May 19, 2011

In Defense of Dominique Strauss-Kahn

The Federal Reserve is in business to create moral hazard. The mere act of being a central banker means your job description involves creating moral hazard.
- Harvey Rosenblum, executive VP of Dallas Fed

Recently, IMF managing director Dominique Strauss-Kahn has had his reputation tarnished by a US scandal that would be barely worth gossiping about in a cafe in France.  Apparently this has been a part of a pattern of consumptive behavior going back many years.

And that kind of economics leadership is exactly what the world needs now.  Someone needs to rekindle what Keynes called the 'animal spirits' in bankers.  As Mr. Rosenblum and other Fed employees have noted, central banking is about creating moral hazard.  Who is more qualified to spread moral hazard around the world than Dominique Strauss-Kahn?  Who can possibly fill his shoes?

May 14, 2011

The Macroeconomics Credibility Gap

I posted this response to a Paul Krugman column bemoaning how nobody takes monetarists seriously anymore.


The reason the various schools of macro have failed to predict recession cycles for decades, is they do not recognize that the root cause is the buildup of undercollateralized credit, i.e. leverage. This is the essential point that heretics like Hayek and Misnky make, yet it continues to go unaddressed. Instead, a psychological phenomenon called an aggregate demand gap is blamed, when in fact the demand gap represents a (temporary) return to less leveraged financial practices and attitudes. The market failure is set up by the failure of government to properly regulate the use of leverage, and then compounded with moral hazard when government "intervenes" in the aftermath to reward the leverage abusers. 
If the leverage cheaters--the Fannie Maes who issue credit on less than 2% reserves--are not cleaned out periodically, capital is increasingly tied up in zombie non-performing assets (e.g. CDOs and houses) that can pretend they are performing as long as debts can be continually rolled over and increased to cover cash flow losses--requiring infinite dovish monetary policy. This eventually hits the zero bound on interest rates--the "liquidity trap"--unless the market or the Fed ends the party before zero is hit. This is the "liquidity trap" that gets a lot of attention in this space. The proper policy response is not to double down on government debt, but a regulatory and law enforcement response to clamp down on the undercollateralized credit defrauding the nation's money supply.
Until macroeconomists understand that the demand gap represents not a market failure, but the gap between sustainable and unsustainable credit-driven consumption, they will continue to be (rightly) derided outside rarefied academic and Washington DC airs. Monetary vs. fiscal policy vs. free markets is beside the point.
If I had to boil down the structural economic problems in capitalist society today, it comes down to one word: leverage.  Certain persons and organizations are granted leverage privilege; all other must pay cash.  This is what keeps the rich growing richer--they can buy stuff without spending money.

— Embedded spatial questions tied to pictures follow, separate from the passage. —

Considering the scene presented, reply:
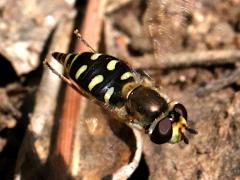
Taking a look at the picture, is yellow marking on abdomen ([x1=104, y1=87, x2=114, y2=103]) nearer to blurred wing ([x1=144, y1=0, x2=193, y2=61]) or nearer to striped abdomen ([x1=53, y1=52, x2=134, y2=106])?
striped abdomen ([x1=53, y1=52, x2=134, y2=106])

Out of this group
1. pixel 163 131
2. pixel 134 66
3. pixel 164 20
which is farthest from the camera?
pixel 134 66

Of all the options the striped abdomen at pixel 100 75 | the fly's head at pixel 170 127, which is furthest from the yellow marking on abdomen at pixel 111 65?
the fly's head at pixel 170 127

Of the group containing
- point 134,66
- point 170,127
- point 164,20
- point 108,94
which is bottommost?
point 134,66

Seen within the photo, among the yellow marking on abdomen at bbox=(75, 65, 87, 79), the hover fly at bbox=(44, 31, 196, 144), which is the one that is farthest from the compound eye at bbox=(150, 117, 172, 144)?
the yellow marking on abdomen at bbox=(75, 65, 87, 79)

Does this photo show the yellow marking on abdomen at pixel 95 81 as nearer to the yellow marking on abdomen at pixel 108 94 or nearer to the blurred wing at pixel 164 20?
the yellow marking on abdomen at pixel 108 94

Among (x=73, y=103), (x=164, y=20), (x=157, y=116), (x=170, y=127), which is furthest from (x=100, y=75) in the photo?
(x=164, y=20)

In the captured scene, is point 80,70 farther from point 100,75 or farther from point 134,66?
point 134,66
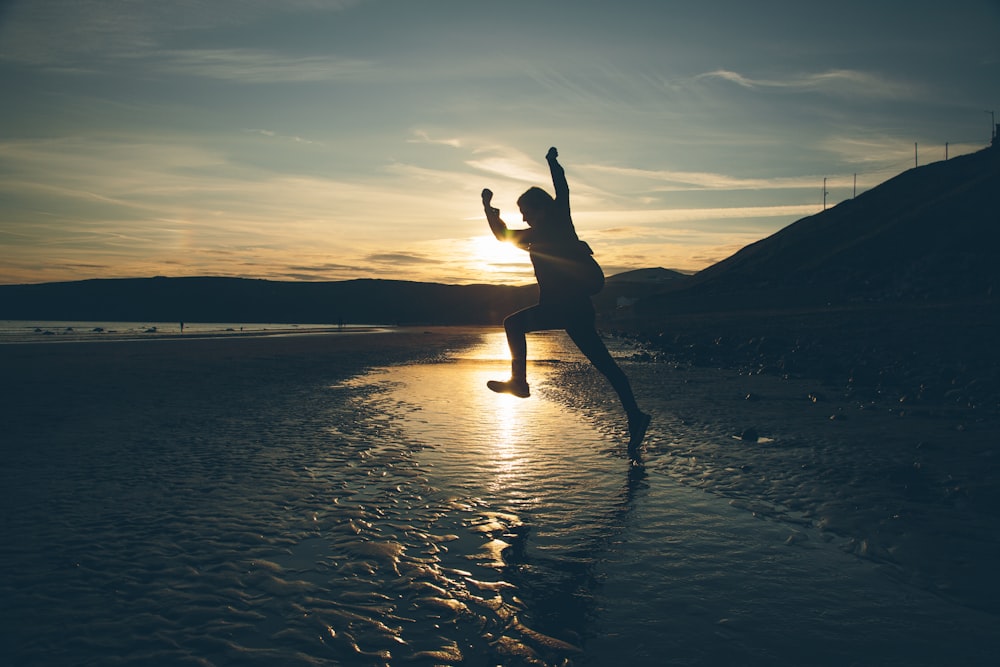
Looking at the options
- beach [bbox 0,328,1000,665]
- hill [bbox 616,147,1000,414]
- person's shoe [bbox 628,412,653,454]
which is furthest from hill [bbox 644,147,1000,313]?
person's shoe [bbox 628,412,653,454]

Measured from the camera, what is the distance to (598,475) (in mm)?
6121

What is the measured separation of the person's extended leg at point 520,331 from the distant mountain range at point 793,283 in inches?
1182

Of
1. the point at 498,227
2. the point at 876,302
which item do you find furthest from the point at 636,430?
the point at 876,302

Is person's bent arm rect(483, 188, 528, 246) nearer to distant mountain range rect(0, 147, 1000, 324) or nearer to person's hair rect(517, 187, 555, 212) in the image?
person's hair rect(517, 187, 555, 212)

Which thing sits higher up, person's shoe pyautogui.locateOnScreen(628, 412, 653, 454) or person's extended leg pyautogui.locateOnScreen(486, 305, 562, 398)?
person's extended leg pyautogui.locateOnScreen(486, 305, 562, 398)

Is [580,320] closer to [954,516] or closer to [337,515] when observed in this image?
[337,515]

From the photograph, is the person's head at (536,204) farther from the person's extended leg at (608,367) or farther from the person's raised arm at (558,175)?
the person's extended leg at (608,367)

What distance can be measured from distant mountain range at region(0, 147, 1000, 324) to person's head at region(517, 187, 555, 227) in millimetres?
30353

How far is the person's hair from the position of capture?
6.18 meters

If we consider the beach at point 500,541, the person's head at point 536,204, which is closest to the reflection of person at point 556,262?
the person's head at point 536,204

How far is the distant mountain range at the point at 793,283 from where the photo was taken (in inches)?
2065

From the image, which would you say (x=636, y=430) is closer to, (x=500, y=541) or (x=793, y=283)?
(x=500, y=541)

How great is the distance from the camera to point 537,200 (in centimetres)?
618

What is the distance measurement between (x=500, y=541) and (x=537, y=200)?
3.37m
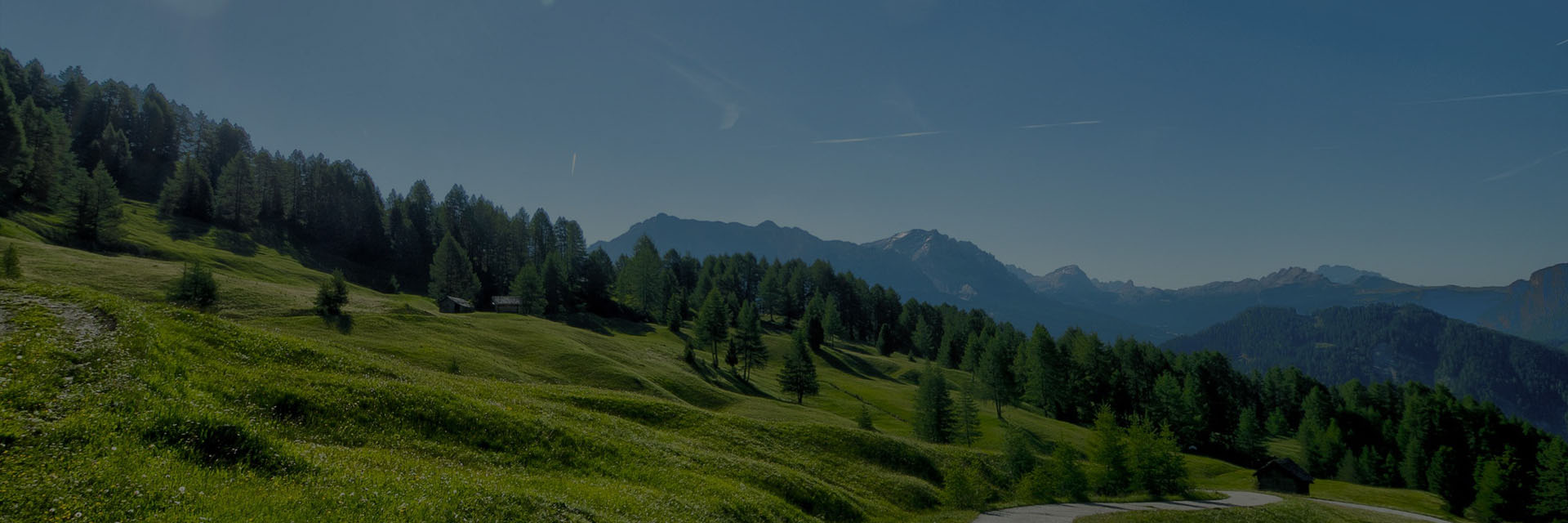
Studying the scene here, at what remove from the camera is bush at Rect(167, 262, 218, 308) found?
54719 mm

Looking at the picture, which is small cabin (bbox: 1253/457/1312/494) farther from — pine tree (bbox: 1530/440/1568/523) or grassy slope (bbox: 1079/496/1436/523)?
grassy slope (bbox: 1079/496/1436/523)

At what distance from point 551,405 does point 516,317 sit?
234ft

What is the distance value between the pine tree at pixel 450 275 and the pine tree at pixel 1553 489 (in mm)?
176335

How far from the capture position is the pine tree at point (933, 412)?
72000 millimetres

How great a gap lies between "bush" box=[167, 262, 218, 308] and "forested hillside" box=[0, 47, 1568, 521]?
40cm

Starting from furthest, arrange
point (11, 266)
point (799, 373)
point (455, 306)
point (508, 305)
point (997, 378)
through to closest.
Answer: point (508, 305)
point (455, 306)
point (997, 378)
point (799, 373)
point (11, 266)

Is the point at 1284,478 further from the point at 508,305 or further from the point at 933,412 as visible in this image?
the point at 508,305

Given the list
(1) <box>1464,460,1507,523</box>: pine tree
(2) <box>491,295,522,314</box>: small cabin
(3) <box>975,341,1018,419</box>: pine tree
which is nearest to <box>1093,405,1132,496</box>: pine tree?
(3) <box>975,341,1018,419</box>: pine tree

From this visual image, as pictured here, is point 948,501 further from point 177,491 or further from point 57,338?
point 57,338

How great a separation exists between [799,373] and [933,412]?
21812mm

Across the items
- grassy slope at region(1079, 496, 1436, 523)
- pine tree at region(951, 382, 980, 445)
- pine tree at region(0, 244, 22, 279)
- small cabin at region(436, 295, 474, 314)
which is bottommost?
pine tree at region(951, 382, 980, 445)

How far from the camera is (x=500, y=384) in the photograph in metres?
36.4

Your brokerage account is settled nightly (and sometimes intra-day if you exceed margin limits).  Goldman Sachs  gets weeks or months to settle transactions.  Banks get to hold assets on their books for years pretending they have value, even if the debtor is no longer paying at all.  The US government plays many games with leverage in its books such as with the Social Security "trust fund".  Finally, there's the whole institutionalized leverage system that banks follow known as fractional reserve lending.  The little guy without access to cheap credit can't get anywhere.

It is worth noting that gold is not the solution to undercollateralized credit.  Banks issued banknotes in the late 19th century that became worthless when no one would accept them.  Credit is created every time a supplier grants 30 day payment terms to a customer.  Instead of the gold standard, we should be better defining the boundaries between credit and fraud, and enforcing sanctions against fraud.